Treffen zum Vesper besteht seit zehn Jahren / Stammtischkumpel sind oft keine echten Freunde

Von Götz Bechtle

Bad Wildbad. Seit einem Jahrzehnt gibt es im Oberen Enztal das Männervesper, sozusagen das Pendant zum schon länger bestehenden Frauenfrühstück.

Angeregt wurde dies damals von Pfarrer Peter Knop aus Gräfenhausen. Die Idee griffen Diakon Manfred Bertsch und Pfarrer Matthias Wegner aus Calmbach sowie Kai Heselschwerdt aus Sprollenhaus auf und luden im Oktober 2004 zum ersten gut besuchten Männervesper ins Sängerheim des Liederkranzes Calmbach ein – das Thema damals war "Männer mit Profil."

Zweimal im Jahr findet das Männervesper statt. Und zwar nicht nur von evangelischer Seite, sondern ökumenisch. In den Folgejahren waren es stets Themen, die vor allem Männer betrafen. So berichtete einmal ein Fußballpfarrer über seine Erlebnisse, beim Thema "Notfallfürsorge" war man beim Roten Kreuz in Calmbach. Über das Thema "Finanzkrise" sprach ein einheimischer Fachmann 2009 im Hotel Sonne.

Eine Premiere anderer Art gab es 2009, denn damals war der Referent eine Frau – Cornelia Mack aus Filderstadt, welche die Frage "Warum Frauen so kompliziert sind" zu erklären versuchte. 2013 fand das Männervesper gemeinsam mit Waldrennach im Neuenbürger Gemeindehaus am Schlossberg statt.

Ein weiterer Höhepunkt im vergangenen Jahr war das gemeinsam mit der Tischtennisabteilung Calmbach in der Enztalhalle durchgeführte Männervesper – auch für Frauen. Damals referierte Tischtennisspieler Martin Schmidt zum Thema "Lieber Arm ab, als arm dran!" was mehr als 100 Besucher interessierte.

Die Jubiläumsveranstaltung fand jetzt im Hotel Hirsch in Sprollenhaus statt. Zum Thema "Lonesome Cowboy? Männer brauchen Freunde!" sprach Stephan Burghardt, Diakon, Sozialarbeiter, Referent für Männerarbeit der evangelischen Landeskirche und Geschäftsführer des Landesausschusses für den Kirchentag 2015 in Stuttgart. Burghardt war bereits zum dritten Mal als Referent im Enztal.

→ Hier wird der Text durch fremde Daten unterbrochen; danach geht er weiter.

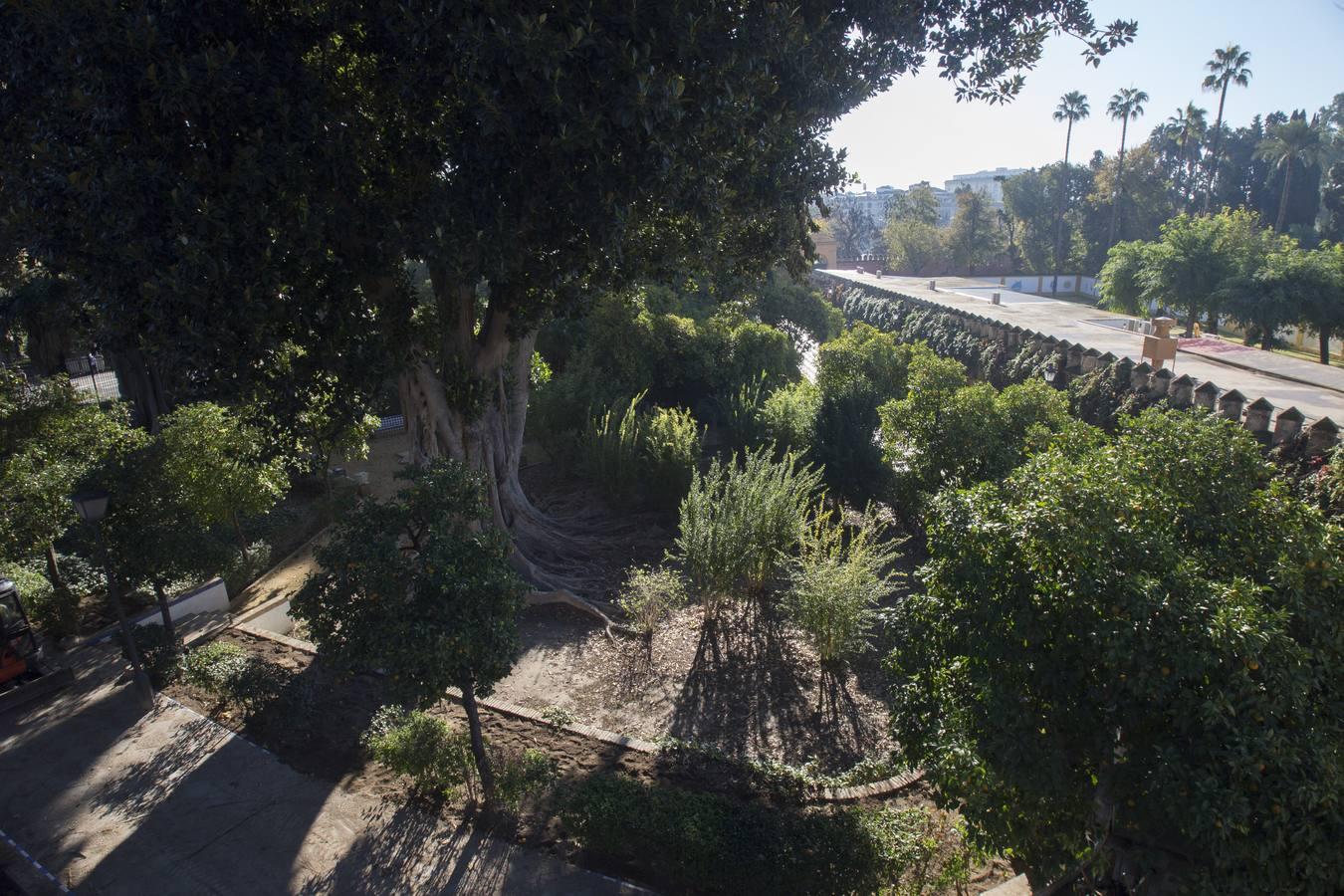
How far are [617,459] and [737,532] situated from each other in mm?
4726

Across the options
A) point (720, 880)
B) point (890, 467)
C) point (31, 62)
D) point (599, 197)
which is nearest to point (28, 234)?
point (31, 62)

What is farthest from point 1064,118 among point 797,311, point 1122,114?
point 797,311

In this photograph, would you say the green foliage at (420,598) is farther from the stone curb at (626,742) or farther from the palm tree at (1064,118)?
the palm tree at (1064,118)

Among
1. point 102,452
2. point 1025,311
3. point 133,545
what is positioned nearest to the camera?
point 133,545

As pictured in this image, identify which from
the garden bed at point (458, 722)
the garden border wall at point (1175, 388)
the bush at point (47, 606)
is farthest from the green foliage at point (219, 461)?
the garden border wall at point (1175, 388)

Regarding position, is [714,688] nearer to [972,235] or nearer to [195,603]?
[195,603]

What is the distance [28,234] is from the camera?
21.8 ft

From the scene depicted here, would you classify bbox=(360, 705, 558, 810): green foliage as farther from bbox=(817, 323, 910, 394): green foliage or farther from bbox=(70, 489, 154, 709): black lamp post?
bbox=(817, 323, 910, 394): green foliage

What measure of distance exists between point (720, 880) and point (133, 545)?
6332 millimetres

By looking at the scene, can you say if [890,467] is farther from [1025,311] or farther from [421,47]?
[1025,311]

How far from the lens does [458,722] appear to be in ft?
25.6

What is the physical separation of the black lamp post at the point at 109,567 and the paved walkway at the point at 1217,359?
2327cm

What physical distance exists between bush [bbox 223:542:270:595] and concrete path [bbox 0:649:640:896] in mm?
3401

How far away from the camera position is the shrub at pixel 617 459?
1388cm
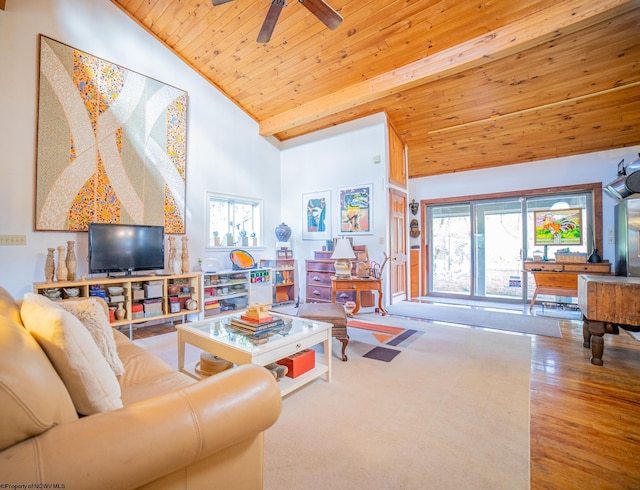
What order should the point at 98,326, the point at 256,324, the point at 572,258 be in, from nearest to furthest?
the point at 98,326
the point at 256,324
the point at 572,258

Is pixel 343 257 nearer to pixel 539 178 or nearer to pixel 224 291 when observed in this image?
pixel 224 291

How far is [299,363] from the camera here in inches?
89.6

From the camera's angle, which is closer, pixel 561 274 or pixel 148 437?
pixel 148 437

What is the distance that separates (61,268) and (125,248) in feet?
2.11

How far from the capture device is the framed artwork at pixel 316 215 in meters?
5.71

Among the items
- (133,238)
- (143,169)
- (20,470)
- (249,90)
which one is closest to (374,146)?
(249,90)

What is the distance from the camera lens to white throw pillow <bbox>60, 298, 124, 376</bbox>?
4.91 feet

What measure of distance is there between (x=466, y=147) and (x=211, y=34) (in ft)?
14.5

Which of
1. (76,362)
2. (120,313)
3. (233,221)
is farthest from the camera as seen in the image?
(233,221)

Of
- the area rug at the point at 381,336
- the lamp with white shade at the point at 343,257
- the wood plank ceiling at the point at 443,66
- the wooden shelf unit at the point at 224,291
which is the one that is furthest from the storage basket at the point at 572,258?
the wooden shelf unit at the point at 224,291

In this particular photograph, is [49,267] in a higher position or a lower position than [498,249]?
lower

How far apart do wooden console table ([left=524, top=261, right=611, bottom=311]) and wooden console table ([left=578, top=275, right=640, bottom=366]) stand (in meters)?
1.99

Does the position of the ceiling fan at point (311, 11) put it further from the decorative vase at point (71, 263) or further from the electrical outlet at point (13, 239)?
the electrical outlet at point (13, 239)

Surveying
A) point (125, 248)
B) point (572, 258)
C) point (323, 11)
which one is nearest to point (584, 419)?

Pfarrer Stefan Itzek stellte in seiner Begrüßung ein Bibelwort in den Raum: "Ein treuer Freund ist ein Trost im Leben; wer Gott fürchtet, der bekommt solchen Freund" (Jesus Sirach 6,16). Thomas Neuweiler vom Trägerkreis Männervesper wies einführend darauf hin, dass man auch als Mann Hilfe brauche, um mit jemandem über Männerprobleme zu sprechen. Der Vortrag sollte Anregungen und Impulse geben. Doch zuerst gab es ein Männervesper, das von Udo Treiber, dem Inhaber des Hotels Hirsch, sehr gut vorbereitet war.

Ist "Männer brauchen Freunde" ein Tabuthema? Sind die Einzelkämpfer Buffalo Bill, Tarzan, Zorro oder Billy the Kid Vorbilder? Robinson hatte seinen Freund Freitag, Lederstrumpfs Freund war Chingachgook, Sherlock Holmes war befreundet mit Dr. Watson, die Musketiere waren sogar zu dritt, ebenso im 1930 gedrehten Filmklassiker "Die Drei von der Tankstelle" mit Willy Fritsch, Oskar Karlweis und Heinz Rühmann, die in ihrem Lied "Ein Freund, ein guter Freund" die Männerfreundschaft besingen.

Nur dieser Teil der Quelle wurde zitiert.